Tuesday, March 14, 2023 - 16:17 by ce-press
I wasn’t the only one to remark on the extra level of energy that seemed to be emanating from Cruise Europe members, cruiseline executives and the press as they gathered in Lisbon for the Cruise Europe Conference 2023.
Covid-19 may have had a devastating effect on the industry but the desire for collaboration and the focus on sustainability, in all its forms, has been raised several notches.
In his opening words, Antonio Caracol, member of the Board Port of Lisbon Authority, which hosted the event, said: “Today sustainability is a key point. We must find the balance between environmental, social and economic development based on a transparent and clearly continuous process that reduces the negative externalities but adds value to people, local communities and to the country, helping to build the present and the future.”
Indeed, sustainability is the dominant question at the captain’s chat on board TUI ships according to Marcus Puttich, senior head of port management & operations, and Marie Blitza, director port operations Carnival Maritime, who noted that “it is becoming more and more important for younger guests of AIDA Cruises”.
Sustainability was a theme that ran throughout a day which began on an uplifting note when Chris Allen, vp deployment and itinerary planning Royal Caribbean Group, commented that, after three years of difficulty and 2022 not panning out as well as was originally hoped due to geopolitical and post pandemic issues, there is better news: “Today we are back. In a recent earnings call, business has returned to normal. We have had record booking weeks. European bookings are at historic levels this year.”
Despite this welcome news, it must be noted that the Russian invasion of Ukraine has had a negative effect on a number of Baltic ports, particularly in the east. However cruiseline executive were keen to highlight that there is now an opportunity to remarket the region without St Petersburg as the big hitter.
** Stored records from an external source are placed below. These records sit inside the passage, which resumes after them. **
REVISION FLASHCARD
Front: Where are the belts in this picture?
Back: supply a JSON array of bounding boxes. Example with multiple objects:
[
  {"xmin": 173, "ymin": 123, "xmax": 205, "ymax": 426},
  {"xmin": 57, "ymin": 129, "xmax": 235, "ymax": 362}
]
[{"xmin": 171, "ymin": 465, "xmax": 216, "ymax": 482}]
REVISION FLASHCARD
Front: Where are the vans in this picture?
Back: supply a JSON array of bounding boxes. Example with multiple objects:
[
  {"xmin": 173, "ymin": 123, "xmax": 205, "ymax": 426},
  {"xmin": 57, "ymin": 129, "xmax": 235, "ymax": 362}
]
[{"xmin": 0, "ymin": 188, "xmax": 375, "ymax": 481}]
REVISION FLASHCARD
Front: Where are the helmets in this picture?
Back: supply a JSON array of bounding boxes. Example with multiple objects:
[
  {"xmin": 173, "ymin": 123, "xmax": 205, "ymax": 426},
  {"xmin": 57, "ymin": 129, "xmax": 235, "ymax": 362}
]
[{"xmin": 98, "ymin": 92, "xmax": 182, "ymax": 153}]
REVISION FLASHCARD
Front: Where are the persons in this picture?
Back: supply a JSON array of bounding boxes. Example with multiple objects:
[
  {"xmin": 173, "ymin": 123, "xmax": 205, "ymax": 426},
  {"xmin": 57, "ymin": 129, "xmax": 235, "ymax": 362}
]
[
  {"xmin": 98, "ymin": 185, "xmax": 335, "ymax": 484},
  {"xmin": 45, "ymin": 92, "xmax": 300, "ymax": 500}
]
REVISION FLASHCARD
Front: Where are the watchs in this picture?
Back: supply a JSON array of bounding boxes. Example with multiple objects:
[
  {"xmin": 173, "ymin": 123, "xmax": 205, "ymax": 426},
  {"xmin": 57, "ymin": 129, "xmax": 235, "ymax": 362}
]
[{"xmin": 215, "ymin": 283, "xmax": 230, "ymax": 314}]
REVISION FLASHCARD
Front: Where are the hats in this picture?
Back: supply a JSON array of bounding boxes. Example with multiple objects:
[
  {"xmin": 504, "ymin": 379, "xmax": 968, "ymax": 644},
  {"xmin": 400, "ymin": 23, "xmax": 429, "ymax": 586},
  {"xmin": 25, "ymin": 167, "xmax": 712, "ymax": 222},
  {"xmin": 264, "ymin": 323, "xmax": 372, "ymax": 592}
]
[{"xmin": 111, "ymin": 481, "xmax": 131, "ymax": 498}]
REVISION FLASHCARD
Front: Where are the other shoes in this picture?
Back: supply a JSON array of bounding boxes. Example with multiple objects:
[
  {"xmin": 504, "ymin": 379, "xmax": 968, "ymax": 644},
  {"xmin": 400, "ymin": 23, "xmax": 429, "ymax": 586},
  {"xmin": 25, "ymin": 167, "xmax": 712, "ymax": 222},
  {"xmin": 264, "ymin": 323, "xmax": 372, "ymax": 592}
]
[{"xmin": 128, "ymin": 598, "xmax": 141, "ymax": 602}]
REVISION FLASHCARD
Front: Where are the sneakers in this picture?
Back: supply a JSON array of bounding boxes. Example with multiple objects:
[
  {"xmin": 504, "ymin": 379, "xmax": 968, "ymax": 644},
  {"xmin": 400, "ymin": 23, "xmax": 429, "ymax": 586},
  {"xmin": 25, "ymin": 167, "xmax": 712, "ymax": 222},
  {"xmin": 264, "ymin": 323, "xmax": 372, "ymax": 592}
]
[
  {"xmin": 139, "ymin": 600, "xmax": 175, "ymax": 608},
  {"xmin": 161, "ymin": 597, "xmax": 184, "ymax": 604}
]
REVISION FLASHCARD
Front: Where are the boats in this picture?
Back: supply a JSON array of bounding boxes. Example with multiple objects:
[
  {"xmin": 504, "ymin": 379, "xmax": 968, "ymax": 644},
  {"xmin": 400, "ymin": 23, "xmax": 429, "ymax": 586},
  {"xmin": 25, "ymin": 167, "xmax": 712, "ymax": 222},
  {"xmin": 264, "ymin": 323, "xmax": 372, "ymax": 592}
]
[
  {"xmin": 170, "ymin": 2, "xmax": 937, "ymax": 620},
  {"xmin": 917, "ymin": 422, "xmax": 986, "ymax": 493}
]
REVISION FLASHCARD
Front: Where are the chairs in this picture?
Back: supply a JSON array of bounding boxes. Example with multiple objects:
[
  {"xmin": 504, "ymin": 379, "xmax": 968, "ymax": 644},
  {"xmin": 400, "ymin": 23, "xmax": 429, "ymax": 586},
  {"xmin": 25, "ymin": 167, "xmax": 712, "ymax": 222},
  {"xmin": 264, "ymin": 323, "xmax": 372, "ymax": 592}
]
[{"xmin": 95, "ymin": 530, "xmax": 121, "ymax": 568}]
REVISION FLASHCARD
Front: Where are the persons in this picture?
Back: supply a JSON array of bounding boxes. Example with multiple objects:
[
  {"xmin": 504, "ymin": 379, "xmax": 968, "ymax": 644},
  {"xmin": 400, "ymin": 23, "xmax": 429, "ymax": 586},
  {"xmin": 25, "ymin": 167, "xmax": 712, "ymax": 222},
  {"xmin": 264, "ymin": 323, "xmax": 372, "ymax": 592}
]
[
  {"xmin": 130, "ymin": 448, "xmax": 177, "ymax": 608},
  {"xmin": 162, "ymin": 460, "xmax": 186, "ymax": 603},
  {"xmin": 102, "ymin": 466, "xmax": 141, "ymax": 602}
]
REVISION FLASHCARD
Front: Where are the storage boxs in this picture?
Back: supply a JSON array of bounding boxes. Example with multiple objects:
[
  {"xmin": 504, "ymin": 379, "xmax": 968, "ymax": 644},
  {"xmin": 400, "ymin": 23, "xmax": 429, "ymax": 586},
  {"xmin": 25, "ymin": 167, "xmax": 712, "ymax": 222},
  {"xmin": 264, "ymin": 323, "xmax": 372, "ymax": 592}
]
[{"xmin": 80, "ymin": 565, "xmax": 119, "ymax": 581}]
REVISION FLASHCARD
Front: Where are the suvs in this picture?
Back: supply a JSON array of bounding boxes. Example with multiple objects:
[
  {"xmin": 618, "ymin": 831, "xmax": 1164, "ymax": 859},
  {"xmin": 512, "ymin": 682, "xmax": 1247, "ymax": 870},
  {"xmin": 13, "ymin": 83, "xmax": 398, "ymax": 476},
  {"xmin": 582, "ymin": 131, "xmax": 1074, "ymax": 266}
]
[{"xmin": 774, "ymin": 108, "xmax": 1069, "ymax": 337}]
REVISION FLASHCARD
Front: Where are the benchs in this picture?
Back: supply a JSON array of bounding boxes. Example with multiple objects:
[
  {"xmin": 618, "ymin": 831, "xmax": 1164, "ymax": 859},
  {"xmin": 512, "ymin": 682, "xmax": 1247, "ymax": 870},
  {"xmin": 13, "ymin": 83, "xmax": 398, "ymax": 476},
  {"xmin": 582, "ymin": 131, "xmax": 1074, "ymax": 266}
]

Susanna Capaccio, manager destination experiences Silversea Cruises, said: “There are great places to see without St Petersburg”. Whilst Gina Dunnett, director land product development Azamara, advised: “We need help with marketing material and images. We need to deliver a story, to get people excited about the Baltic. We need help with the selling part.”
Allen agreed but said it would take time for consumers to understand just what is on offer: “We need to work collectively to get the message out.” And perhaps also just as we were all a little nervous of travelling as the pandemic receded, those fearful of crossing the pond will over time see that the Baltic is still a safe place to travel.
The desire to work together, whether from the lines or the destinations, kept on bubbling to the surface in all areas including sustainability.
Allen commented: “We need to champion communities and the environment, partnering locally with not only the supply chain, but tours also. And on health, safety and security, moreso than ever post-Covid. We all need to work together. There is no one size fits all on sustainability.”